Just wondering what correct joints are for this table base design. It's fairly classic I'm sure, so would like to learn the fundamentals

Is it a half lap in middle, and a mortise and tennis at each leg?

Graham


----------



## Glynne (7 Nov 2018)

If by correct you mean traditional, then I would say yes.
However, depending on the size and weight of the top, you could use biscuits, dowels, dominos etc.


----------



## AndyT (7 Nov 2018)

You could also use bridle joints on the corners, with a half lap at the intersection as you said.
Have a look at Nabs's successful build of a Richard Maguire design here. I think it will be helpful.

side-table-t108189.html


----------



## GrahamIreland (7 Nov 2018)

Yes that's pretty much it!

Thanks guys.


----------



## GrahamIreland (7 Nov 2018)

That guys tutorials look good too, but I guess it's just practice.


----------



## Sgian Dubh (7 Nov 2018)

Tables with that X configuration as seen in plan tend to wobble side to side significantly (torsion) if it's used for such as dining tables. It's less noticeable in smaller tables, e.g., coffee tables with their shorter legs and generally shorter span of the rails. I mention this disadvantage because it's not obvious what size your plans for a table might be from your sketch. 
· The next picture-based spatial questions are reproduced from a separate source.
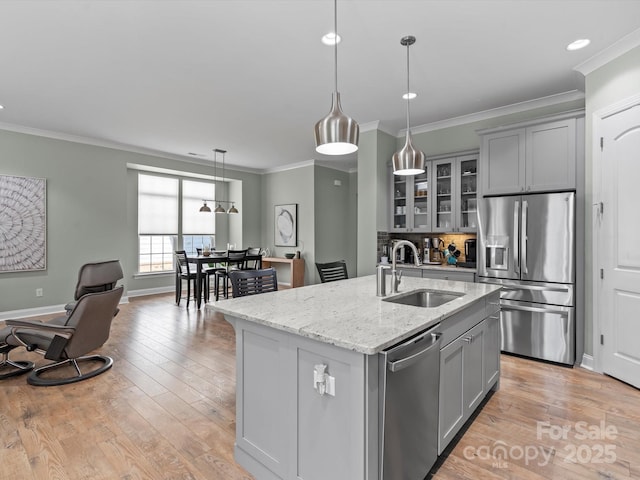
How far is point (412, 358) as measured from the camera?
1.50m

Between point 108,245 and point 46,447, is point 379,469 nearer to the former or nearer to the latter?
point 46,447

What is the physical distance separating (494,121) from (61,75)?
503 centimetres

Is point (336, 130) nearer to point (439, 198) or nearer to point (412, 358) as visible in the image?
point (412, 358)

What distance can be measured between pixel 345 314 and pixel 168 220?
6864 millimetres

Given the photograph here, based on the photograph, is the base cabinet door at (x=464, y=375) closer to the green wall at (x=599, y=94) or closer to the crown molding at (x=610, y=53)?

For the most part, with exceptions, I wouldn't use this configuration for a dining table because the torsioning (rotation) can be severe enough to cause liquid spillage from drinking vessels, e.g., cups, mugs, wine glasses, etc. Slainte.


----------



## nabs (8 Nov 2018)

that is certainly true for the small 'Maquire' side tables - I have made a couple and although I think they would hold a fair amount of weight the legs do flex if you push on the top from side to side.

When I made a larger coffee table to match I used a different layout as I thought this weakness would be more apparent in a bigger table.

PS if you do make a side table like this then Richard Maquire's excellent video series on the same is well worth the money IMO.


----------



## Woody2Shoes (9 Nov 2018)

GrahamIreland":3qjagmps said:


> ....a mortise and tennis at each leg?......



Hand tools will *serve* you best - power tools make too much of a *racket*. I'm sure you'll *love* the results... :wink:


----------